### Tasks for this exercise:
[1] Write out the seminar report word for word, beginning at the words "UTCP Education Program" and stopping after "SATO (Fellow, UTCP)".
[2] Carry on the seminar report on Prinz's chapter "The Genealogy of Morals" from the point where it ends.

### Page extract:
UTCP Education Program "Brain Sciences and Ethics" Seminar 3, Session 9
New report on our activities: In Session 9 of the 3rd Seminar: "Reading Prinz's The Emotional Construction of Morals", we discussed the chapter 6: "The Genealogy of Morals".
Reported by Ryoji SATO (Fellow, UTCP)
In session 9. we read chapter 6: The Genealogy of Morals. Prinz discussed Nietzsche’s genealogy and modified it to use it as a critical tool for our moral values. Nietzsche criticized Christian values by revealing their ignoble origin.* According to him, Christian values, such as asceticism, charity, and chastity, are not so sublime as Christians believed. In fact, these came from Christians’ resentment against the ancient Roman who oppressed the early Christianity. Nietzsche insisted that we should abandon unnatural Christian values, and adopt more natural values which the ancient Roman embraced. Nietzsche’s genealogy has been frequently criticized until now. Some criticized that it conflicts with historical facts: Nietzsche’s genealogy is a mere speculation. The other criticized it for its genetic fallacy: the origin of values has nothing to do with their truths. But Prinz claimed genealogy is useful in two ways. First, we can investigate the origin of our values by genealogy. Second, as I mentioned above, we can use it as a critical tool for our morality.
For the first purpose, Prinz introduced the concept of “fitness”. Fitness is a property of an evaluative belief, which is defined in terms of the probability that the belief is culturally transmitted. If the fitness of a belief is high, the probability becomes high. Fitness has three factors: material, narrative, and emotional ones. Prinz named his genealogy “naturalized genealogy” and explained cannibalism and Christian monogamy in terms of fitness in 6.2.3 and 6.2.4. He gave a caution that his theory of “fitness” is not the same as an evolutionary one. On page 222, he raised four disanalogies between the ideas of fitness in cultural transmission and in evolutionary biology. But in our view, two of them do not really matter. Prinz argued that beliefs are not formed by “random mutation”. He also claimed beliefs are not transmitted by “replication”. But it seems there are “random mutation” and “replication” of beliefs”. Consider the telephone game. She/he mechanically tells the next person what she/he heard from the previous person. But the transmitted sentence is frequently changed from the original. The sentence was suddenly changed, just like a random mutation. We argued that the telephone game is not a deviant example of the transmission of beliefs. We often have a belief without any deliberation. Thus, we concluded the fitness of a belief is not so far from fitness in evolutionary biology.

(Dataset entries)
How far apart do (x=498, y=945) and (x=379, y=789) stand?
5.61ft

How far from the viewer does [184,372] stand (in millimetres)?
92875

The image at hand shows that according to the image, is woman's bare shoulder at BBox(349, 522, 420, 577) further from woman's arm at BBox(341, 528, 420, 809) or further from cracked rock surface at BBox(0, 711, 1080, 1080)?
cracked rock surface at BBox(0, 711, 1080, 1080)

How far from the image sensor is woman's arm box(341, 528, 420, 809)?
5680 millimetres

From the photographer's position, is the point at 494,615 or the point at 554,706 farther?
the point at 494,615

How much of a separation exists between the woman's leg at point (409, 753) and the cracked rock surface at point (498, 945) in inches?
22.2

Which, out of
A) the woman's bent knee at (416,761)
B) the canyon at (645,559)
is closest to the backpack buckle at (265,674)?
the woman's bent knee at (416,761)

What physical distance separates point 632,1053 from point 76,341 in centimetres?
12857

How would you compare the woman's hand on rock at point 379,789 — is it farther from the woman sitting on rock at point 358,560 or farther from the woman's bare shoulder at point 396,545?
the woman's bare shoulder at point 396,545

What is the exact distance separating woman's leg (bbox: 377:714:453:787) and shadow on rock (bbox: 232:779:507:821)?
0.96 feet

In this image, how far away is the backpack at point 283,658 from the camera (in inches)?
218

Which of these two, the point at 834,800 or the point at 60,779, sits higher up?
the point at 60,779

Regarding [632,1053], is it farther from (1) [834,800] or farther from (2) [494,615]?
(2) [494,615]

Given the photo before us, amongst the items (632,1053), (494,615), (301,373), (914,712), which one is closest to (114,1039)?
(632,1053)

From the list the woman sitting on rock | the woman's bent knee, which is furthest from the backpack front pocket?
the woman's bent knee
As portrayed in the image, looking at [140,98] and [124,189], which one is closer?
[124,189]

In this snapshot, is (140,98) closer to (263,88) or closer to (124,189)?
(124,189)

### Solved problems:
[1]
UTCP Education Program "Brain Sciences and Ethics" Seminar 3, Session 9
New report on our activities: In Session 9 of the 3rd Seminar: "Reading Prinz's The Emotional Construction of Morals", we discussed the chapter 6: "The Genealogy of Morals".
Reported by Ryoji SATO (Fellow, UTCP)

[2]
For the second purpose, Prinz carefully tried to avoid the genetic fallacy. He proposed a moderate thesis. He said, “If a belief in a moral value emerged as a consequence of ignoble historical events, then we should consider abandoning that belief” (p. 239; italics in the original). Historical events are ignoble when the spread of a moral value did not bring any obvious benefit to moralizers. We should consider whether a belief is currently beneficial, if its ignoble origin is exposed. Prinz claimed Christian monogamy might be the consequence of ignoble historical events. Christians’ preference for monogamy is instilled by the early Church which intended to confiscate real-estate whose heir did not exist. This ignoble origin prompts us to reconsider monogamy. Prinz concluded there is no reason to abandon monogamy, but there is also no reason to forbid polygamy when considering our current benefit. After all, I have to note that this thesis does not commit the genetic fallacy. It has nothing to do with the truth of a belief, and it recommends us to reconsider current benefit of the belief on the basis of historical events. Prinz’s genealogy can work as a critical tool without any problem.
It seems to me this chapter is important for defending relativism, although Prinz did not explicitly mention this point. This is because relativism sounds like the anything-goes thesis. Suppose our moral sentiments are the products of institutional or governmental conspiracy as Christian monogamy in this chapter. According to Prinz, having corresponding sentiments is enough for moral judgments to be true. But it seems counter-intuitive if there is no method to revise such values. We should reconsider our values once the conspiracy is revealed. Genealogy proposed here enables us to revise our moral values in the light of relativism.
* Nietzsche, F. W. (1887/1967). On the Genealogy of Morals, trans. W. Kauffman. New York, NY: Random House.